La journaliste est également membre de la Commission fédérale pour la préparation et la gestion en cas de pandémie (CFP). Celle-là même qui a préparé le plan pandémie de 2018, contenant notamment des recommandations concernant le port du masque, jugé utile. Contrairement au confinement, qui n’était pas conseillé en raison de sa balance bénéfices/risques défavorable.

Contactée, Isabelle Moncada a expliqué être en congé de la CFP: «Je ne participe plus à ses travaux en raison de la surcharge de travail lié à la pandémie.» Elle explique: «Les commissions extraparlementaires indépendantes comme la CFP ont un rôle précis. Il n’a jamais été question qu’elle se transforme en ‘Task force’. Le rôle de la CFP est d’élaborer un plan écrit à destination des différents professionnels du pays en cas de pandémie à Influenza, pas à coronavirus. L’OFSP n’a pas souhaité étendre ses compétences à tous les virus respiratoires, même si ses travaux sont transposables à d’autres virus transmis par voie aérienne.» La présence dans une telle commission fédérale de la productrice responsable de la plus importante émission de santé de la RTS a-t-elle toutefois pu mettre à mal – même inconsciemment – son objectivité pendant l’actuelle pandémie? La question reste ouverte.

Absence de débat

«Qu’il y ait pu y avoir dans les prémisses de la crise, un moment où on se sentait tous investis – journalistes, médias, et à plus forte raison les médias de service public – d’une forme de mission, presque soldatesque, c’est possible», reconnaissait récemment Alexis Favre ici même.
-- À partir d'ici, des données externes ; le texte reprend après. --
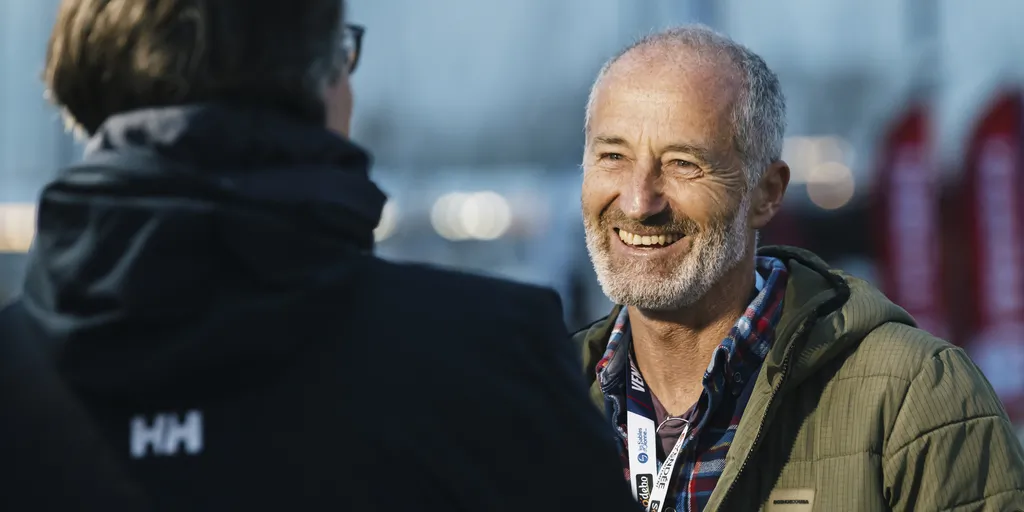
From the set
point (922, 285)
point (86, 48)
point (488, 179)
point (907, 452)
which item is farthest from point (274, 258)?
point (488, 179)

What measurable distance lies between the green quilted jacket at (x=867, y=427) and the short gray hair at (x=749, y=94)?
1.12 feet

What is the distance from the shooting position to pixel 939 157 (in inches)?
377

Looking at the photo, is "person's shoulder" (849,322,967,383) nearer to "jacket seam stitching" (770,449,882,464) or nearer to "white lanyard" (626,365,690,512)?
"jacket seam stitching" (770,449,882,464)

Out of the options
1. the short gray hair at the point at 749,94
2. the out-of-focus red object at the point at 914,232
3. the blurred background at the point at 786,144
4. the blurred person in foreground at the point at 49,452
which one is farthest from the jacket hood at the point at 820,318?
the out-of-focus red object at the point at 914,232

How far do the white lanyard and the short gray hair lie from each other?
0.51 m

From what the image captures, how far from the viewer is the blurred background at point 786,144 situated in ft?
31.3

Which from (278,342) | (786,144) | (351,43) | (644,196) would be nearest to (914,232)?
(786,144)

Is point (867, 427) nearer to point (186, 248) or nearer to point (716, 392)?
point (716, 392)

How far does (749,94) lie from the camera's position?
2.60 metres

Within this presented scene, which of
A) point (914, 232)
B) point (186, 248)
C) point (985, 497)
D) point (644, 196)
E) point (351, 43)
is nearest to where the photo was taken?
point (186, 248)

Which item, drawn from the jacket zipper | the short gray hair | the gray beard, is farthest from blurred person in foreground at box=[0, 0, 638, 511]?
the short gray hair

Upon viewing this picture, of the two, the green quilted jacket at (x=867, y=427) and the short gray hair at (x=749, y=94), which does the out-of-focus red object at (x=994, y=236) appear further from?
the green quilted jacket at (x=867, y=427)

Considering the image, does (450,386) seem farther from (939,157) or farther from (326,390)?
(939,157)

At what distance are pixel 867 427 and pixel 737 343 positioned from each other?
0.31 meters
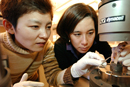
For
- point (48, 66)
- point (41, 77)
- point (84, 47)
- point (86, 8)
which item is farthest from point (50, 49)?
point (41, 77)

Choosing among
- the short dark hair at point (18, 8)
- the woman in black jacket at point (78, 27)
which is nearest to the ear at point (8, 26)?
the short dark hair at point (18, 8)

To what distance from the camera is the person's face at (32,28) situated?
0.41m

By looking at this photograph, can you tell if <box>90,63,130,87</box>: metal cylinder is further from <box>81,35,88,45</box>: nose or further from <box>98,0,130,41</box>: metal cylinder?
<box>81,35,88,45</box>: nose

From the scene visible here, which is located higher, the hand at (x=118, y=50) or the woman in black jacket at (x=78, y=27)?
the woman in black jacket at (x=78, y=27)

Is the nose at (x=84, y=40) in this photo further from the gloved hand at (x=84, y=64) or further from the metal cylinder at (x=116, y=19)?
the metal cylinder at (x=116, y=19)

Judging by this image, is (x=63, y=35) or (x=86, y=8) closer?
(x=86, y=8)

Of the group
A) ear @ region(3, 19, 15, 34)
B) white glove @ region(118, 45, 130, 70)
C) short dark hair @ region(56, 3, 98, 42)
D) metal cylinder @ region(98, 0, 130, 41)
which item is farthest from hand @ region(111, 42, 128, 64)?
ear @ region(3, 19, 15, 34)

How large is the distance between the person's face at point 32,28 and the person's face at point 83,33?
0.19 m

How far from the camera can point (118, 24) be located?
0.25m

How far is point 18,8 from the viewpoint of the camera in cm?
41

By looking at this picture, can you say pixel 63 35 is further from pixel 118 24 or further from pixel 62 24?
pixel 118 24

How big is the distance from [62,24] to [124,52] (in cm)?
42

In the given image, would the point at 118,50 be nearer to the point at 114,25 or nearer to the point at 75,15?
the point at 114,25

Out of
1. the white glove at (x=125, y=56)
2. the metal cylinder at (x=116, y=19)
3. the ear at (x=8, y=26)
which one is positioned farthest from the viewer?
the ear at (x=8, y=26)
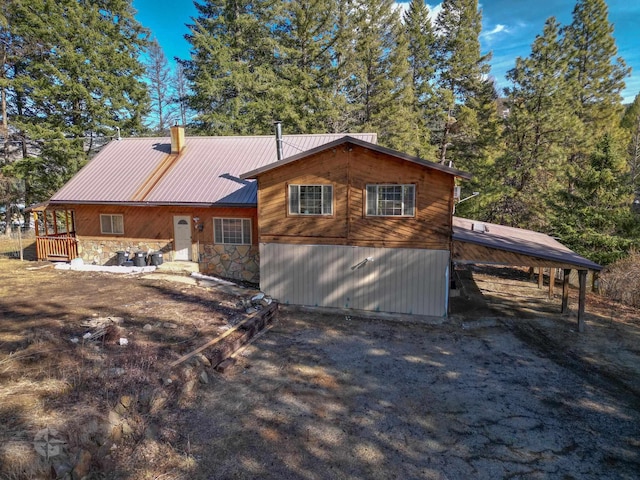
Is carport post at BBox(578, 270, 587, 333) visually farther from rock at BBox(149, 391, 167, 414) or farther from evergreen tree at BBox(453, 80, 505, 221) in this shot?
rock at BBox(149, 391, 167, 414)

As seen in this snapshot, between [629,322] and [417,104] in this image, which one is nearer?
[629,322]

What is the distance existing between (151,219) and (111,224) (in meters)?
2.16

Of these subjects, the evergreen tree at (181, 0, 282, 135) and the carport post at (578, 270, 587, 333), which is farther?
the evergreen tree at (181, 0, 282, 135)

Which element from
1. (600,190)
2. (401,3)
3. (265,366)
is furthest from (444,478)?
(401,3)

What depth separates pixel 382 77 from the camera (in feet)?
83.1

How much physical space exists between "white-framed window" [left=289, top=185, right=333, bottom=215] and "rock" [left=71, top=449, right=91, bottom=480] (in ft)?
28.8

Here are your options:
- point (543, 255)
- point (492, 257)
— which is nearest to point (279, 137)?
point (492, 257)

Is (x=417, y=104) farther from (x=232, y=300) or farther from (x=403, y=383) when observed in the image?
(x=403, y=383)

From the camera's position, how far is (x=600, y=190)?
1597 centimetres

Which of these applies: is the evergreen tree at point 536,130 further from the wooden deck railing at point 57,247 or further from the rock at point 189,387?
the wooden deck railing at point 57,247

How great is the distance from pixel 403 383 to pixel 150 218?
13097mm

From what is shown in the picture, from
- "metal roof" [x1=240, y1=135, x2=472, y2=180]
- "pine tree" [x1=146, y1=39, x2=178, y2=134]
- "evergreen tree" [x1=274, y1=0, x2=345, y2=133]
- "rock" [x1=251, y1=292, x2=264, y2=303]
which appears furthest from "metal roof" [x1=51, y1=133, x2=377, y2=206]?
"pine tree" [x1=146, y1=39, x2=178, y2=134]

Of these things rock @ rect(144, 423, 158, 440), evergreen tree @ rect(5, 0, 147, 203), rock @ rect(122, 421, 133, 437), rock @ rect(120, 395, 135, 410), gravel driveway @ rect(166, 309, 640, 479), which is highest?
evergreen tree @ rect(5, 0, 147, 203)

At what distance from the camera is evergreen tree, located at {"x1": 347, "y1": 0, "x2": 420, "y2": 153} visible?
24.6 metres
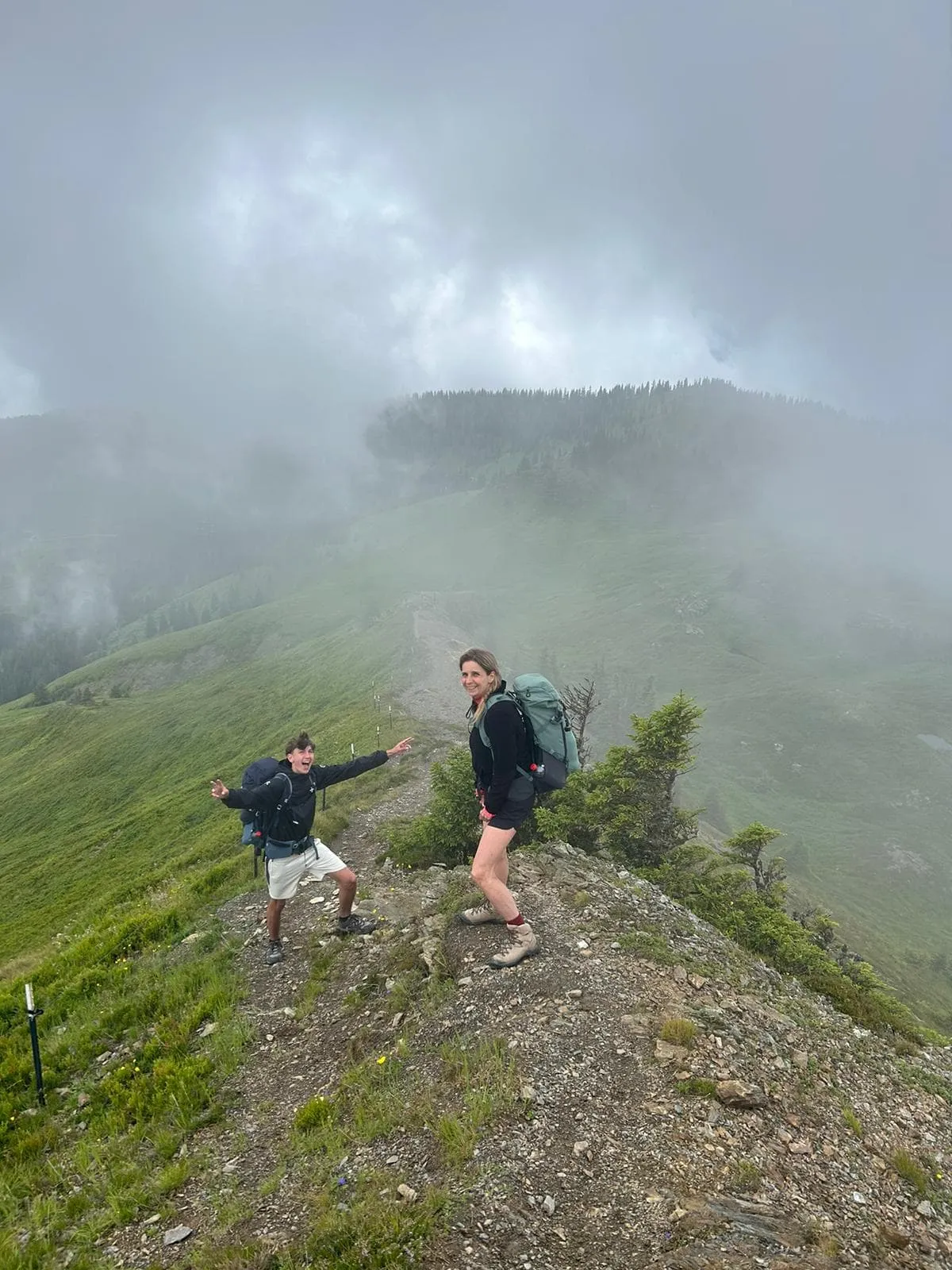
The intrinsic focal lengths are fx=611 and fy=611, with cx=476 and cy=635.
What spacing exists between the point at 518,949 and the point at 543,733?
4.01 m

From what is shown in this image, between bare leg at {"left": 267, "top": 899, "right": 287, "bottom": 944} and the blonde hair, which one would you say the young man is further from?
the blonde hair

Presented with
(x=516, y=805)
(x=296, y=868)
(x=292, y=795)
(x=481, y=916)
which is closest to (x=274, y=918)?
(x=296, y=868)

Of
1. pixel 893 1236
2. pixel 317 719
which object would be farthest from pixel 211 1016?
pixel 317 719

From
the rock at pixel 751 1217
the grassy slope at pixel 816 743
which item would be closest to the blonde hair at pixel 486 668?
the rock at pixel 751 1217

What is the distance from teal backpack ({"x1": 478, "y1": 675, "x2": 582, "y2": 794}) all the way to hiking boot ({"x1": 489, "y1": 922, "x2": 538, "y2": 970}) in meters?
2.90

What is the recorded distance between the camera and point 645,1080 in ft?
25.4

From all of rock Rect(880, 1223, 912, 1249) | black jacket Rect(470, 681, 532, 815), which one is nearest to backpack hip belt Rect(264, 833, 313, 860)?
black jacket Rect(470, 681, 532, 815)

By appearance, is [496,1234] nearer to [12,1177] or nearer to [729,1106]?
[729,1106]

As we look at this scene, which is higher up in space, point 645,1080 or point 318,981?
point 645,1080

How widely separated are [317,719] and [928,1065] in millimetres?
64053

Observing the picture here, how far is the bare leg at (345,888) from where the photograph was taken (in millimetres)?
12060

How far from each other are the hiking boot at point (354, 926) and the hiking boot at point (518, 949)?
11.2ft

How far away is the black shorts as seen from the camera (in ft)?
29.9

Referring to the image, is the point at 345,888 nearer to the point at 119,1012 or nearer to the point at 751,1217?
the point at 119,1012
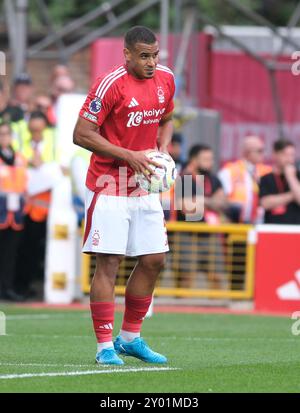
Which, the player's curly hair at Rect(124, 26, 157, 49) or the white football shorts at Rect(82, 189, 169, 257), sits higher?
the player's curly hair at Rect(124, 26, 157, 49)

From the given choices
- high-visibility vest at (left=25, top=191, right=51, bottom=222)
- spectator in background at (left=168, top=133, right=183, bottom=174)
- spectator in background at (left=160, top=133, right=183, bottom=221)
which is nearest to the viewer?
spectator in background at (left=160, top=133, right=183, bottom=221)

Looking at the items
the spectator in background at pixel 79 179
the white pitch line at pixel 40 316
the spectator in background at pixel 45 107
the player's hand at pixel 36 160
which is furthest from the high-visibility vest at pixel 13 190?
the white pitch line at pixel 40 316

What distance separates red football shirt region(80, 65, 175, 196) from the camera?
8617 millimetres

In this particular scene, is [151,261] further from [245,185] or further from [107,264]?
[245,185]

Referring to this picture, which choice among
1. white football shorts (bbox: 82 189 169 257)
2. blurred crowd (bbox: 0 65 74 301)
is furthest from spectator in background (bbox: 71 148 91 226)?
white football shorts (bbox: 82 189 169 257)

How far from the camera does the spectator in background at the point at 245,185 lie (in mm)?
16750

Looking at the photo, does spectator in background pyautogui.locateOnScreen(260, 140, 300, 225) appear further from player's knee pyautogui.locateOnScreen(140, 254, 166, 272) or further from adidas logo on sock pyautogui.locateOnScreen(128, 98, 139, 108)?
adidas logo on sock pyautogui.locateOnScreen(128, 98, 139, 108)

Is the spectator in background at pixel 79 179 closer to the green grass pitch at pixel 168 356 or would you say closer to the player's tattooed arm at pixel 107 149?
the green grass pitch at pixel 168 356

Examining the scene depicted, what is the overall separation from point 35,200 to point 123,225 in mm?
8003

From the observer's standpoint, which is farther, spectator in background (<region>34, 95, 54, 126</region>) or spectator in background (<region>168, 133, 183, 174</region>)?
spectator in background (<region>34, 95, 54, 126</region>)

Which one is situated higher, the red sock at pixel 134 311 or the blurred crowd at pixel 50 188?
the blurred crowd at pixel 50 188

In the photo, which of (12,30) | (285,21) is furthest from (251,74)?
(285,21)

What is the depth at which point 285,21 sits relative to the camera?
28.7 meters

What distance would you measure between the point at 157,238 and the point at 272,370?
1.28 m
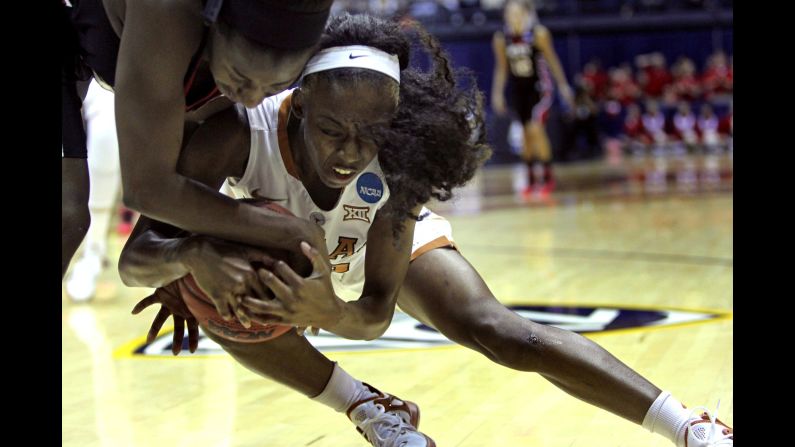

Si le présentateur de l’émission d’actualité Infrarouge estime avoir continué à assurer le débat autant que possible, il suffit de visionner chacune des émissions pour s’apercevoir du déséquilibre dans la représentation des opinions.

Depuis mars 2020 et jusqu’à aujourd’hui, le responsable genevois de la santé Mauro Poggia et la vice-présidente de la Task Force Covid de la Suisse Samia Hurst sont les invités les plus fréquents d’Infrarouge, avec neuf apparitions chacun. L’infectiologue Didier Pittet trône sur la troisième place, avec six invitations, juste avant Didier Trono et ses cinq passages à l’écran.

Au vu de tout ce qui précède, on peut donc arriver à la conclusion suivante: la RTS, si elle veut pouvoir continuer à rendre service à son public, va devoir se renouveler autrement que par des tours de passe-passe sous forme de points médian. Aussi vite que possible et aussi lentement que nécessaire.